Tuesday, May 5, 2020

Of Bees and Workers

Canadian and American culture tends toward “doing” on the “doing/being continuum.” When things get tough, the tough get going. When a crisis comes along and we need to pivot, we take it in stride and work a little harder to accomplish the things that must be done, and the objectives we want to accomplish. On the surface there is nothing wrong with this and it has served our culture well over the last many years.

Of course, there is another side to this, and we have all become aware of what happens when the Lord “makes us lie down in green pastures.” In those times when we are forced to isolate, forced to stop the busy commute, forced to work and play in the same location, some of us have amped up the frenetic pace. I know many who must rise to the challenge of working a full-time job from home, learn the new platforms that allow this work, learn how to use the tools sent home by teachers to help the children learn and then communicate with the teacher, find new ways to keep in touch with family and friends, say yes or no to another drive-by birthday celebration, figure out how to keep a three-year-old occupied all day so that both parents can work from two make-shift home offices, keep the wi-fi network working at its peak to support two Zoom calls, a Disney movie, and two smart-phones so that the bandwidth doesn't freeze up one of the apps and make us look like an idiot on the Zoom call with the boss. (I mean literally looking like an idiot with our features frozen in some odd expression and our hair sticking out from our slouch cap.) 

But back to the Lord “making us lie down in green pastures,” there are days when we must rest. There are days when we cannot be as productive as we want to be. There are days when we fear that we will fall behind the flock of sheep and be left lying in yesterday’s green pastures. There are days when we are anxious that others might see us as not pulling our weight and that we might just miss that promotion or, in fact, be one of the first to be laid-off.

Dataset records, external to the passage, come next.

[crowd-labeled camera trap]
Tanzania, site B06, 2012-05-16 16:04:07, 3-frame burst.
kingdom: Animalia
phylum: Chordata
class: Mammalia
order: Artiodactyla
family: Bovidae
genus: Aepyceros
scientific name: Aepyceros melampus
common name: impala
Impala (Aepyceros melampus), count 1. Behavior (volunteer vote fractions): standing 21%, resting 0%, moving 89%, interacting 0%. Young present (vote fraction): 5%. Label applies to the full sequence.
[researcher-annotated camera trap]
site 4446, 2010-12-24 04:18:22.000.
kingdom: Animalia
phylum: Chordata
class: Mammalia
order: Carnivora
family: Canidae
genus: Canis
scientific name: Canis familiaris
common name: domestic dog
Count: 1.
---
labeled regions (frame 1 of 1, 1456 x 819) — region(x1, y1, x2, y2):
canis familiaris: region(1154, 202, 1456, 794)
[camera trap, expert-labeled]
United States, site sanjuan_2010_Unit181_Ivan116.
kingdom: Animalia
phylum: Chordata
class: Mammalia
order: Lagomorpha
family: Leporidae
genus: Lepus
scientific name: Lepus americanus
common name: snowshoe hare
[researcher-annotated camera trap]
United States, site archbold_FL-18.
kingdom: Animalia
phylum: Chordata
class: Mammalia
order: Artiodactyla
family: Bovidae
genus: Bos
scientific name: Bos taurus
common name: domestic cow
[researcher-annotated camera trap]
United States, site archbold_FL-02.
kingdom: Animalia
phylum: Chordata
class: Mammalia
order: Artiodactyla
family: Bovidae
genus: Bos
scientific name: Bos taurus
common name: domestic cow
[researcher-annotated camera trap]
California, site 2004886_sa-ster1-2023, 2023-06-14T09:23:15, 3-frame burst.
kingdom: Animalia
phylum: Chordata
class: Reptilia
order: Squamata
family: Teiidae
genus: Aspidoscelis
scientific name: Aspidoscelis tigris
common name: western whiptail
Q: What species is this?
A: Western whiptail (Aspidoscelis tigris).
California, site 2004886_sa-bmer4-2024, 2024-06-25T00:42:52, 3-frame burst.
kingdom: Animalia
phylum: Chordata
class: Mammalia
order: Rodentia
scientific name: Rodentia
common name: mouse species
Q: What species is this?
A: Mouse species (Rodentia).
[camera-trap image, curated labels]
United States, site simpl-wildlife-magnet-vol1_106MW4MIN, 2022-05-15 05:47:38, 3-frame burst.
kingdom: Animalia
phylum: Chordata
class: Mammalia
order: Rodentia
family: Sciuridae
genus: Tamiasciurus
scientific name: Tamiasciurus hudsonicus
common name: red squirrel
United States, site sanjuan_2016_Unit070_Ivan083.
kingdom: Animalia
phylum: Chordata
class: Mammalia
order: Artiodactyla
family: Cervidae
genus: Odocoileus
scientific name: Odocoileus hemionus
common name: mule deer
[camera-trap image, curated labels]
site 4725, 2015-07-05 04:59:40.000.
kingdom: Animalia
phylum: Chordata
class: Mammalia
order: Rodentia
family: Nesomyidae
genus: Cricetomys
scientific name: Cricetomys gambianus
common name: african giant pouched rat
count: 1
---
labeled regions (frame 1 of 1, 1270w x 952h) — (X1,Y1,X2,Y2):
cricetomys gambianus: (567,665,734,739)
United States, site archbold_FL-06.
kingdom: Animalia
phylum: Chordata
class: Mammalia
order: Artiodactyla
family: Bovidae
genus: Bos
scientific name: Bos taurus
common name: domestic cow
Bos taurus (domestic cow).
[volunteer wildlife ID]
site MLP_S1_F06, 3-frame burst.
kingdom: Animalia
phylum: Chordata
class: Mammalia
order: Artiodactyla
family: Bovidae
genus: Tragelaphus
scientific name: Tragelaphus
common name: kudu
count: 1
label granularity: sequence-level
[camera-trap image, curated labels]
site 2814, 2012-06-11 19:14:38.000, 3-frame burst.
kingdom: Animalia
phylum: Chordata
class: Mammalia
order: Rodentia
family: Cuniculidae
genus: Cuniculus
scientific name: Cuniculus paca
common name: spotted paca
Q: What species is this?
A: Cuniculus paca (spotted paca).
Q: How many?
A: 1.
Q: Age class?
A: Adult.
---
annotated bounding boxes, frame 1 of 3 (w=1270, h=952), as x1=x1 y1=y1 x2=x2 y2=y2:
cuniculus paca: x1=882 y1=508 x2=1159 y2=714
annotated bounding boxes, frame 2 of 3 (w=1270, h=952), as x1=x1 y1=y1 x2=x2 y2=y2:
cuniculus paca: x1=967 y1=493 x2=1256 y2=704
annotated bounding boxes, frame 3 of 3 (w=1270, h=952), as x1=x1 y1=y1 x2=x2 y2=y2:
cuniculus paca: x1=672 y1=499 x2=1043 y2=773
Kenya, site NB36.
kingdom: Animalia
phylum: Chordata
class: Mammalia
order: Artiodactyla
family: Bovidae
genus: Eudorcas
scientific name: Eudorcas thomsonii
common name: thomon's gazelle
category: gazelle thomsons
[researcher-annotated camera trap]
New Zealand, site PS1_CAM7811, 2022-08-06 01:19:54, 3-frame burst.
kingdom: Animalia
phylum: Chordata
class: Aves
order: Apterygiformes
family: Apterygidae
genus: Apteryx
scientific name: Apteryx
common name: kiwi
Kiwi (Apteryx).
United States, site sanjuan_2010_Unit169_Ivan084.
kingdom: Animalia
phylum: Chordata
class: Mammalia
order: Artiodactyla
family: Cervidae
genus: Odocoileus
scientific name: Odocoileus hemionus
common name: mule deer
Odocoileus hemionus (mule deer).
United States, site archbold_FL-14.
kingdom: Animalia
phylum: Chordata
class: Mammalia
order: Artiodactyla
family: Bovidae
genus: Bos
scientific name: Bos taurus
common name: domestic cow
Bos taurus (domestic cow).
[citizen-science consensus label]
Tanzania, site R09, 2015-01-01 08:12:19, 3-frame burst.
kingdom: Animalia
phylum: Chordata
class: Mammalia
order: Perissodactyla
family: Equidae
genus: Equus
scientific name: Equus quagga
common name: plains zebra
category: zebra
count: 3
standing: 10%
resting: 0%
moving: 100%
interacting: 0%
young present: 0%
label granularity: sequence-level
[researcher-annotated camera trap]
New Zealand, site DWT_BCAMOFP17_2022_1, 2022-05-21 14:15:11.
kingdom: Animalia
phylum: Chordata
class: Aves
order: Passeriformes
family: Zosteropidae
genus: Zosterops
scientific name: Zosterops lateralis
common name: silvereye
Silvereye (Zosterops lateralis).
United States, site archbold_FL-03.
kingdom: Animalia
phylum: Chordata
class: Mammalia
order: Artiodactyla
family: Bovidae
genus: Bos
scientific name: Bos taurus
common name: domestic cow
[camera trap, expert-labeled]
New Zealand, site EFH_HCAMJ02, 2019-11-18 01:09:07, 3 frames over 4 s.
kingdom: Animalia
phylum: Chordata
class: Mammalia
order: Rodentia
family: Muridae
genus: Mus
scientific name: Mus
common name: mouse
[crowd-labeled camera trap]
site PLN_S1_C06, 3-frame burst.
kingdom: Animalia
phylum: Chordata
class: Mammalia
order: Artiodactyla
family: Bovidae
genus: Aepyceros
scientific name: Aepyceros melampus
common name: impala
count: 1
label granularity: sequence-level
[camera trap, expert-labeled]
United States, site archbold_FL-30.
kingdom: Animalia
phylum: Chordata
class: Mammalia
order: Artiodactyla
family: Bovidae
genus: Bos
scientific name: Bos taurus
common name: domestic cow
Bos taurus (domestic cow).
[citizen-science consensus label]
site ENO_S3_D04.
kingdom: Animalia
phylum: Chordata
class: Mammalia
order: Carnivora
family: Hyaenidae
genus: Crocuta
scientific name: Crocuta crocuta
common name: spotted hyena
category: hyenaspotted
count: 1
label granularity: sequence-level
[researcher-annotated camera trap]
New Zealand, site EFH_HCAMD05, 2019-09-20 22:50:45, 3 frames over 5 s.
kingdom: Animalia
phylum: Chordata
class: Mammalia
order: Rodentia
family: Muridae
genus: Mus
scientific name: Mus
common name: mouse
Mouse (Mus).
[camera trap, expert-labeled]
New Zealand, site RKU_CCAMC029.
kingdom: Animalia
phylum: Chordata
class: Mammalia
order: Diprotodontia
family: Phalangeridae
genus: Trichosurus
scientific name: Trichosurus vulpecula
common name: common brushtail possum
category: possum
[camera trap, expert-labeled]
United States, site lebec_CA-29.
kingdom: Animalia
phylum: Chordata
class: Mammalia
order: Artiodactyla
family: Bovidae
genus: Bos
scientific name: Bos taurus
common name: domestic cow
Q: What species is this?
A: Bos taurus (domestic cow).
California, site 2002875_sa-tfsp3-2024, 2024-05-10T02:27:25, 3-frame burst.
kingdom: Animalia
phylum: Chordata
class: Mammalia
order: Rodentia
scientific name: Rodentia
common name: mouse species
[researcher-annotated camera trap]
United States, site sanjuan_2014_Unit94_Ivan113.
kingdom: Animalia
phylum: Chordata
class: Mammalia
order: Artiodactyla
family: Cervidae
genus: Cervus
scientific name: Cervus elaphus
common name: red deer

There are days when we are forced to lie down in the green pasture of our home while the three-year-old bounces on our chest.

In a recent blog, Carson Pue relates a story of a bee in a greenhouse that frenetically bashes against the glass ceiling trying to find a way out. The bee is a worker bee. The bee works hard at getting out of the situation in which it finds itself. Despite the open door and vent, the poor little thing just keeps smashing against the glass until it is too exhausted to fly and must crawl along the frame of the vent. It is a revealing picture of our own levels of fatigue. Carson Pue goes on to speak of what we can do in these times of stress and the entire article is very helpful. Yet, I could not help but think that sometimes I just need to be the bee. There is a time for simply being rather than doing. It was not until the bee reached a point of simply being on the greenhouse frame that the solution to its plight arose. Then it was able to crawl beyond the inner frame, to the third dimension of the greenhouse, and find its way beyond the glass.

Where am I today? Am I being or doing? Am I seeking to be all I can be? Am I seeking to do all I can do? There is a time for both being and doing. Where am I, where are you, in the tension?